Proxmox - PBS: Ransomware-Proof Backup Architecture and Offsite Synchronisation
The Backup Integrity Paradox
In infrastructure administration, the only thing more dangerous than having no backups is having backups that you believe are valid but fail during a crisis. In a large Proxmox environment with hundreds of Virtual Machines, manually testing restoration is impossible to scale. Furthermore, data on physical disks is subject to “bit-rot”-silent corruption where bits flip over time due to hardware degradation.
Proxmox Backup Server (PBS) addresses these risks through a sophisticated verification architecture that provides mathematical certainty regarding the state of your data. This post focuses on building a ransomware-proof architecture using PBS in 2020.
How PBS Verification Works
Unlike legacy backup tools that merely check if a file metadata exists, PBS is a content-addressable system. It breaks data into small “chunks” and identifies each chunk by its SHA-256 hash.
A Verification Job is a scheduled background process that:
- Reads every physical chunk stored in a datastore.
- Recalculates the SHA-256 hash of that chunk’s data on the disk.
- Compares the new hash against the original hash stored in the backup manifest.
If the hashes match, you have proof that the data on the disk is identical to what was sent by the client.
Implementation: Building a Professional Verification Schedule
Verification is I/O intensive. You should never run it manually; it must be part of your automated data lifecycle.
1. Configure the Verification Job
In the PBS Web Interface, navigate to Datacenter -> Verify Jobs -> Add.
- Datastore: Select your primary storage.
- Schedule: Run this weekly during your lowest-activity window (e.g., Sunday at 03:00).
- Ignore Verified: Set it to “30 days.” This tells PBS only to re-read chunks that haven’t been verified in the last month.
2. Monitoring the Results
Verification failures should trigger an immediate high-priority alert. Ensure you have configured an SMTP Relay to send these reports to your infrastructure team.

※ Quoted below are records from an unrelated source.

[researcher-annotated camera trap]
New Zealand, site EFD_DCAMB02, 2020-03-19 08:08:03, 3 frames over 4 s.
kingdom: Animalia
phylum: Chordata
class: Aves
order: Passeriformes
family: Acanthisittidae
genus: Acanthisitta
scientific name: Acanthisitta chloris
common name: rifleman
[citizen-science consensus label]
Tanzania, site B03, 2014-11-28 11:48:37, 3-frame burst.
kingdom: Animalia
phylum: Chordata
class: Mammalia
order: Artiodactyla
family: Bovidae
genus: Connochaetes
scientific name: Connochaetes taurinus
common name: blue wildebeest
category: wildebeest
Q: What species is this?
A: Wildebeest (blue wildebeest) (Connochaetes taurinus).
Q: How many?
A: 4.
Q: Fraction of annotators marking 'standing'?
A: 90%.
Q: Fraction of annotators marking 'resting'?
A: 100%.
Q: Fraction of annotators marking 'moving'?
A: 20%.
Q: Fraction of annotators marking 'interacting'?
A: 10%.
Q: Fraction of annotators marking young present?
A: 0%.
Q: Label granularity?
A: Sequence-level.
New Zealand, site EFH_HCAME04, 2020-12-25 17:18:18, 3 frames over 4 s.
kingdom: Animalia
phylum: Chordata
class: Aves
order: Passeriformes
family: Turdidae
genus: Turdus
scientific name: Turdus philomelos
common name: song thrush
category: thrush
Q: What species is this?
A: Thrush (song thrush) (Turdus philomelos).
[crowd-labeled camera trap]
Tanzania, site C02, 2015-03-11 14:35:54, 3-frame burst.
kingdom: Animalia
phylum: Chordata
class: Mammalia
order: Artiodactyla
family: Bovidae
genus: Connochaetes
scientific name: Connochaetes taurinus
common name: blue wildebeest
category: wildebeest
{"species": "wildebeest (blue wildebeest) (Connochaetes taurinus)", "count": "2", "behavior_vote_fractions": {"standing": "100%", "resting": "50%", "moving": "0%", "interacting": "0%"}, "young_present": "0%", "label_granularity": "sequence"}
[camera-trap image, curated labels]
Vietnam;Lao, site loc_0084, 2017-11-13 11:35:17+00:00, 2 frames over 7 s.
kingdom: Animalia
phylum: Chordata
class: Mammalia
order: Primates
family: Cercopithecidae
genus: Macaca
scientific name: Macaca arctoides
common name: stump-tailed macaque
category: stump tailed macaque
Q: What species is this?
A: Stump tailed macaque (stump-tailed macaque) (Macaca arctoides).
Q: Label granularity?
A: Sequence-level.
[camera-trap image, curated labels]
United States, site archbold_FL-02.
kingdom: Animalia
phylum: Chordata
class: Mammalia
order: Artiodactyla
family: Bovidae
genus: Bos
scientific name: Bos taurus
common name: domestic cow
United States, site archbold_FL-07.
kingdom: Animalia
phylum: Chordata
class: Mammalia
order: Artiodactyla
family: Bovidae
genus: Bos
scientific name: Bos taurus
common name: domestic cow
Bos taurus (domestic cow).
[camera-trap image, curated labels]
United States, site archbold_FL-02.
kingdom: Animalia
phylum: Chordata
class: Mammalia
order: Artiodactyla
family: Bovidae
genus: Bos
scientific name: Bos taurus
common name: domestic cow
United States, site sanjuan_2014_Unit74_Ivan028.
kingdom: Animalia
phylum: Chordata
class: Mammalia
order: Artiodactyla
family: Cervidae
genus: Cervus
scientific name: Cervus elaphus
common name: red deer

Architecting for Ransomware Resilience: The ‘Pull’ Sync
A backup server on the same network as your production cluster is a target for ransomware. If an attacker gains administrative access to Proxmox, they can use the credentials stored there to delete your backups on the PBS.
To prevent this, a experienced administrator implements a Disaster Recovery (DR) Sync strategy using the “Pull” model.
- Production PBS (Site A): Accepts daily backups from the cluster.
- Hardened PBS (Site B): Located at a different site or in a secure cloud VPC.
- The Logical Gap: Site B has no inbound access from Site A. Instead, Site B has a Sync Job configured to reach out to Site A and “pull” the encrypted chunks.
Why this is Bulletproof: Even if an attacker gains root access to Site A and deletes everything, they have no technical way to reach Site B. The offsite backups are physically and logically protected from the production environment.
Performance Tuning: The Special Metadata Device
Verification reads every byte of your data. If your PBS is backed by spinning hard drives (HDDs), this can take days.
- The Pro-tip: If using ZFS for your PBS storage, you must use a mirrored pair of enterprise SSDs as a Special Metadata Device. This stores the ZFS metadata and the PBS chunk indexes on flash. This simple hardware addition can speed up verification and garbage collection by 1,000% on HDD-based arrays.
Summary
A backup is only as good as its isolation and verification. By leveraging PBS’s automated verification and implementing a pull-based offsite sync, you move from a state of “hoping the backups are good” to “knowing exactly which bits are safe.” This level of rigour is the hallmark of a mature, professional infrastructure deployment in 2020.